What Is Synesthesia?
Like we mentioned above, synesthesia is a condition that combines two or more senses. That means that, for example, a person with synesthesia may taste chocolate every time they hear “Let it be” by the Beatles, or they may see the color green every time they hear the name “Mark”. Genetics seem to play an important part in synesthesia.
How Is It Diagnosed?
Although there isn’t a test to diagnose synesthesia, there are some factors that can help with its diagnosis. Synesthetic perceptions are:
- Involuntary – people with synesthesia don’t think about these perceptions they’re having.
- Projected – when we say that a synesthete “sees” a color when they hear a word, they literally see it projected outside an object, as opposed to just seeing things in your “mind’s eye.”

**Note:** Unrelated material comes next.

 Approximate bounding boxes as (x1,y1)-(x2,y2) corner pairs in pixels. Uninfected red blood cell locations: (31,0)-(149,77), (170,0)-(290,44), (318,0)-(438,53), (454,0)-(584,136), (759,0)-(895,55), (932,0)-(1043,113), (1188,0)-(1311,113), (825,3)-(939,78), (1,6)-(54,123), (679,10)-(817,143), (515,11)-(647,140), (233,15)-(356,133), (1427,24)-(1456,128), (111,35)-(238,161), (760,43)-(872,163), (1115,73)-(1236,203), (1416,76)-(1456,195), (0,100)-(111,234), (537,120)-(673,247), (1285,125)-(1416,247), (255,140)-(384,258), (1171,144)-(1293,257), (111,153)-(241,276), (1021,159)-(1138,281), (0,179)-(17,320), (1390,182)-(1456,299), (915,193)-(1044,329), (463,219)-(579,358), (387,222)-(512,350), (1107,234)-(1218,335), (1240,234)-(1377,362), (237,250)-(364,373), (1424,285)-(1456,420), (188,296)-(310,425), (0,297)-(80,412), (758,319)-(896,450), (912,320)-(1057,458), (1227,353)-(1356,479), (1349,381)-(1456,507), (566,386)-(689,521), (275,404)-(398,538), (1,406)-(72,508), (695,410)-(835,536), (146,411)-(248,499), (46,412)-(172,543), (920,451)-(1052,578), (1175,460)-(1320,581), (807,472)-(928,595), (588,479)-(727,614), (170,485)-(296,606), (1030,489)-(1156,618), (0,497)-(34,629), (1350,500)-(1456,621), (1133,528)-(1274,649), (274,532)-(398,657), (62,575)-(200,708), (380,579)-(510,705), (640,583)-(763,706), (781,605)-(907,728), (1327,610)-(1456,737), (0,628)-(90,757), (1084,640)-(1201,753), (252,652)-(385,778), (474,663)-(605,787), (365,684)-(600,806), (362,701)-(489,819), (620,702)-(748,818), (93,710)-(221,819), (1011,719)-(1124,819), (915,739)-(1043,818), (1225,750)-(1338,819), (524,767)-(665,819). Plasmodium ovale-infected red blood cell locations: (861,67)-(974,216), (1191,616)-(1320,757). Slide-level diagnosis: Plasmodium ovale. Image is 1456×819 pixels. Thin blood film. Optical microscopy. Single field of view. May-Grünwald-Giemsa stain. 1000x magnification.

- Durable – the perception happens every time. So, you will taste chocolate every time you hear “Let it be,” not just once.
- Memorable – a synesthete will often remember the secondary perception better than the primary one. So, a synesthete is more likely to remember the color green than the name “Mark”.
- Emotional – these perceptions can evoke different feelings.
If you were asking yourself “what is synesthesia” we hope this article answers your question. Although it currently affects between two and four percent of the population, it is a condition that gets a lot of attention because of its interesting symptoms.